Like the better-known oratorio Saul, Hercules is a powerful examination of the destruction wrought by needless jealousy. The mythological hero, having long since completed his labors and recently defeated the proud Oechalians, returns home to his wife and son. He also brings with him a captive, the Oechalian princess Iole, which invokes the jealous wrath of his wife Dejanira. It is actually their son Hyllus who loves Iole, but Dejanira refuses to listen to reason and eventually brings about her husband's death amid tragic and unintentional circumstances. Dejanira discovers the truth too late, and her grief turns into insanity. Such dramatic situations and intense personalities could not fail to inspire Handel to impressive heights, and the scholar Donald Burrows rightly describes Dejanira's mad scene "Where shall I fly?" as "one of the high points in all of Handel's English works."
There is already a remarkably good recording of Hercules (also on DG Archiv but no longer widely available) by John Eliot Gardiner, featuring some fine, if idiosyncratic, performances by John Tomlinson, Jennifer Smith and Sarah Walker. Although Gardiner's version was one of the greatest Handel recordings of the prolific 1980s, the singing was perhaps not to everyone's taste and the performance suffered slightly from a few cuts to the score. Marc Minkowski's new recording features an impressive cast of Handel specialists and purports to be entirely complete and it is a triumph, an achievement that can hold its head up proudly among the finest Handel recordings yet made.

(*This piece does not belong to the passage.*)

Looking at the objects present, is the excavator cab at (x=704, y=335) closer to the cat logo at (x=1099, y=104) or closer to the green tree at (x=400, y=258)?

Minkowski's Hercules appears not long after his controversial Messiah, which was a compelling experiment that, to these ears, went drastically wrong somewhere along the way. There are no such problems here: the performance possesses a vivid sense of theater, yet it does not fall into the unfortunate traps of poorly chosen tempos or misinterpreted communication of the text. Such flaws have marred Minkowski's exuberance and vitality in the past, yet this Hercules is a perfect match of the conductor's strengths and Handel's.

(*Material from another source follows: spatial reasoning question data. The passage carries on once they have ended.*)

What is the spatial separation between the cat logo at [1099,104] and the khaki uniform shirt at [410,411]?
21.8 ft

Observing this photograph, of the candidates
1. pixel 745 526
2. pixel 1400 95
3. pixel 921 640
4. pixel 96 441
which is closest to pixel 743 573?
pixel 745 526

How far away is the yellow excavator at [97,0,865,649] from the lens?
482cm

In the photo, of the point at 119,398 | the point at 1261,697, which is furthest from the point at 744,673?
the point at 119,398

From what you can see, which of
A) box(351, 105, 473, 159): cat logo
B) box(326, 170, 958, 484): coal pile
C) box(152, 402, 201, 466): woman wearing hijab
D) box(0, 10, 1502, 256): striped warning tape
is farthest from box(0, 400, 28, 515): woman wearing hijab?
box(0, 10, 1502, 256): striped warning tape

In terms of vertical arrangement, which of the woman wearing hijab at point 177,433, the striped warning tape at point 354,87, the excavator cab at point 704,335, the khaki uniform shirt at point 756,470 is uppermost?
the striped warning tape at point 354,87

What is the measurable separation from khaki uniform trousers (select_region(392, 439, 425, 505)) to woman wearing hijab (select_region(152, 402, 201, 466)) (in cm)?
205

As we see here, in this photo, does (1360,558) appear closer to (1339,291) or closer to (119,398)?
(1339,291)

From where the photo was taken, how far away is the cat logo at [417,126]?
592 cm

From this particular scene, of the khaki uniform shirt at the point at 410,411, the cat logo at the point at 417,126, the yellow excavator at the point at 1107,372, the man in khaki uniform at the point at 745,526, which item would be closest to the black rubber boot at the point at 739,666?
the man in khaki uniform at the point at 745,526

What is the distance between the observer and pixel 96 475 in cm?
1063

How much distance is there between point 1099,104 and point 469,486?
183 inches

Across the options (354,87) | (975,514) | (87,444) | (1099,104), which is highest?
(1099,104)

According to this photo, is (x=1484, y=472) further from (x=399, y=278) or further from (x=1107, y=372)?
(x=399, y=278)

There are a couple of flaws, namely the patchy and unattractive singing of the choir and the prominent use of organ prominently in many of the secco recitatives. (Handel is known to have generally confined the organ to doubling the choir and occasionally supporting the bass line.) Gardiner's 20-year-old recording remains unchallenged in those aspects, and the sheer brilliance and intelligence of his orchestra, The English Baroque Soloists, still compare favorably with the gutsy attack of Les Musiciens du Louvre. If that leaves things more or less even between the old and new versions, Minkowski's trump cards are his soloists. The cast looks tantalizing on paper, and they all turn out to be ideal for their roles. (You know you are in for a treat when David Daniels is cast as a seemingly "minor" character.) Gidon Saks brings brawn to the muscular hero's arias, but his recitatives are especially superb. As his character dies in poisoned agony, the bitterness with which he sings "Was it for this unnumbered toils I bore?" is tangible. Richard Croft is also in fine voice as Hyllus, and a smoldering Lynne Dawson gives yet another superb performance as Iole.

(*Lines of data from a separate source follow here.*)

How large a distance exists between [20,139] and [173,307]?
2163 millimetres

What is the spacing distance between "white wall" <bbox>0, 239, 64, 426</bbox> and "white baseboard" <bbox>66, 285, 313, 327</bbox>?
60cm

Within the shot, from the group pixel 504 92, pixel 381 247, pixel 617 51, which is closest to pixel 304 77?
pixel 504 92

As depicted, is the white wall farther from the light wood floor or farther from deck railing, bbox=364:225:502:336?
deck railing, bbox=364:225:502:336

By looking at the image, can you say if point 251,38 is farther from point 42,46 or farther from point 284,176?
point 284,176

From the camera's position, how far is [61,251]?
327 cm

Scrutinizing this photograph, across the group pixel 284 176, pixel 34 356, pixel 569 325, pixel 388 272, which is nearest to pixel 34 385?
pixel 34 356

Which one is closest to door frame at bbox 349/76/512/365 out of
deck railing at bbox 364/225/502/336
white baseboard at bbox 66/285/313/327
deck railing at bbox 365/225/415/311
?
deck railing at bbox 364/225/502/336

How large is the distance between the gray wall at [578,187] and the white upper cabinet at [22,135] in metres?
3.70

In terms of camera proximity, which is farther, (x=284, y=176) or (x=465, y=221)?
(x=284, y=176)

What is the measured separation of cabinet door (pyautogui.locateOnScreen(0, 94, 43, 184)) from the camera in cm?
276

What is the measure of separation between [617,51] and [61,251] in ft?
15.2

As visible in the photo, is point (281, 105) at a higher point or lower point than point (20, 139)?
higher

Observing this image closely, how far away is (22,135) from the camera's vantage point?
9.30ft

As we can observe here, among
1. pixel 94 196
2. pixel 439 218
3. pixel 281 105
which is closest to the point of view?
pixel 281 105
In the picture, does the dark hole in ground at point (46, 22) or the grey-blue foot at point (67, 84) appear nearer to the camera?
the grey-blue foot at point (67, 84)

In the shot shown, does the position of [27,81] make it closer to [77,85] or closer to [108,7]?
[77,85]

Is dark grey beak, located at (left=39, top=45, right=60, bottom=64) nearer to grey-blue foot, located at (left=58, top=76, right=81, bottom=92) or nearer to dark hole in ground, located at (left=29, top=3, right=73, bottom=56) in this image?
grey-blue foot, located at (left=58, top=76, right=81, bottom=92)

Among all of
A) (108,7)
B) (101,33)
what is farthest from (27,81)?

Yet the real star is Anne Sofie von Otter as Dejanira, whose mistaken jealousy brings about Hercules' death. The mezzo proves once again her supreme worth as a Handel singer (her contributions to Trevor Pinnock's Messiah, John Eliot Gardiner's Jephthaand Minkowski's Ariodante have already demonstrated this). Her diction, musical intelligence and command of the libretto's subtleties are overwhelming. In the aria "Resign thy club" von Otter unleashes sarcastic scorn on her innocent husband; her aria "Cease, ruler of the day, to rise" evokes her belief that her husband does not love her with heartbreaking effect; her rendition of Dejamira's descent into insanity in "Where shall I fly?" is quite possibly the greatest performance of a major Handel scene we have heard for years.
Despite a few small faults, this recording is of major importance and an essential purchase for Handelians. If the powers-that-be at DG have any sense at all, they will hire exactly the same cast to tour and record a complete period-instrument Semele. Handel composed Hercules and Semele for similar groups of singers, and it is high time Handel's most charming, wittiest, and wisest "English opera" was given such five-star treatment.